Future research should prioritize three areas. First, expanding annotated veterinary datasets, particularly including pre-fracture and post-treatment cases, would enable the model to detect subtler pathological changes and move beyond fracture detection towards risk stratification. Second, incorporating multi-view learning, where dorsopalmar, lateromedial, and oblique projections are processed in parallel and fused at the decision stage, may improve sensitivity for fractures that are partially obscured in single views. Third, extending the framework to multi-modality learning using CT and MRI volumes could enhance detection in complex or occult injury cases. Finally, integrating uncertainty estimates and explainable AI tools (e.g., Grad-CAM visualizations) would improve clinical interpretability and support real-world adoption. While receiver operating characteristic (ROC) analysis is commonly used in classification-based medical imaging studies, it was not included as a primary evaluation metric in this work.

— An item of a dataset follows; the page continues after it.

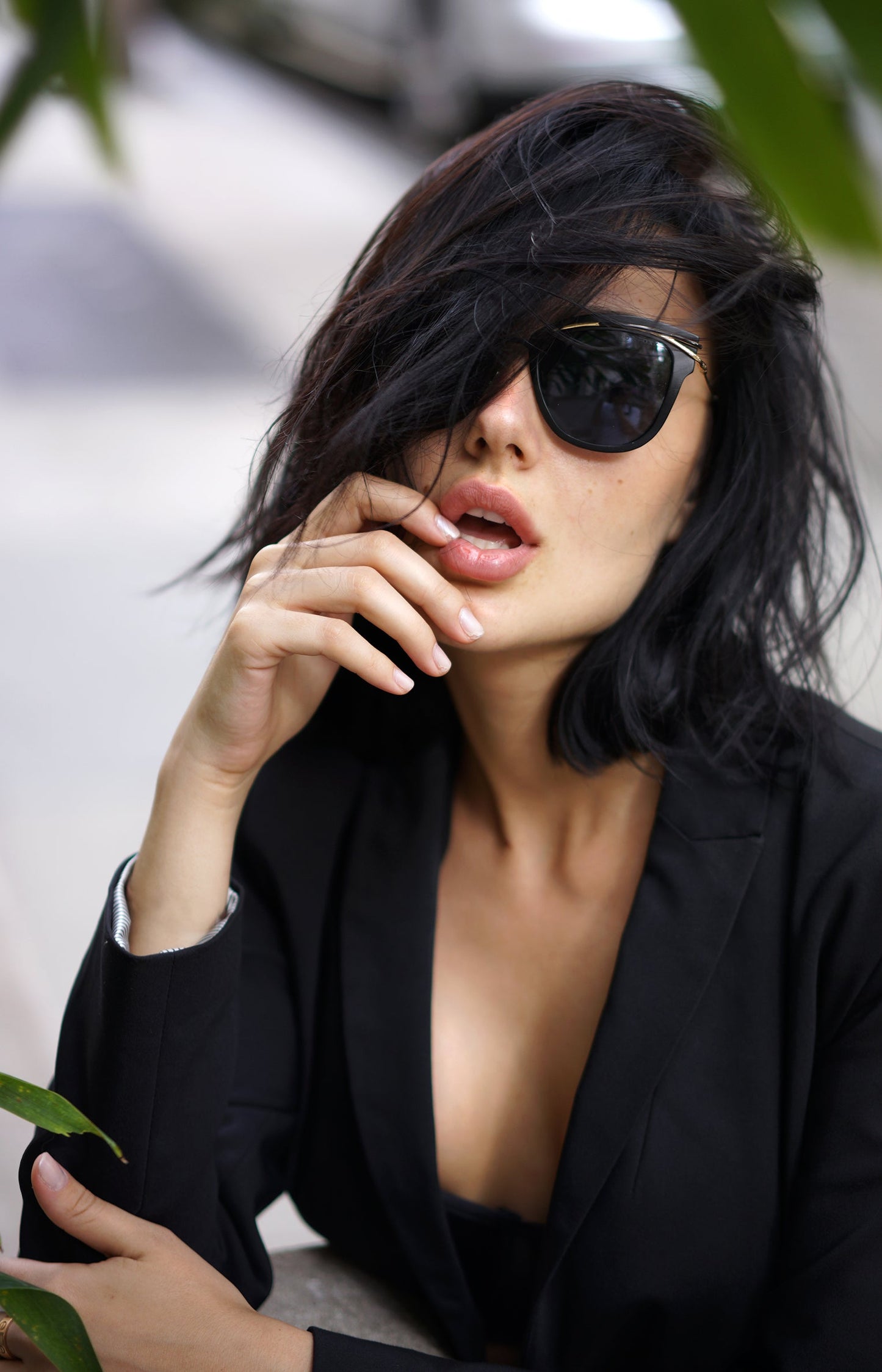 TopFoxx Candy Sunglasses Black Eyebrow Frame Smoke Lens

The proposed framework focuses on fracture localization using bounding box prediction, for which spatial metrics such as IoU, sensitivity, and specificity provide more clinically meaningful assessment. Moreover, evaluation was performed at the image (patch) level rather than at the case level, limiting the interpretability of ROC curves in this setting. Future work, particularly with larger case-level datasets and multi-view aggregation, will enable robust ROC and AUC analyses and facilitate direct comparison with alternative architectures.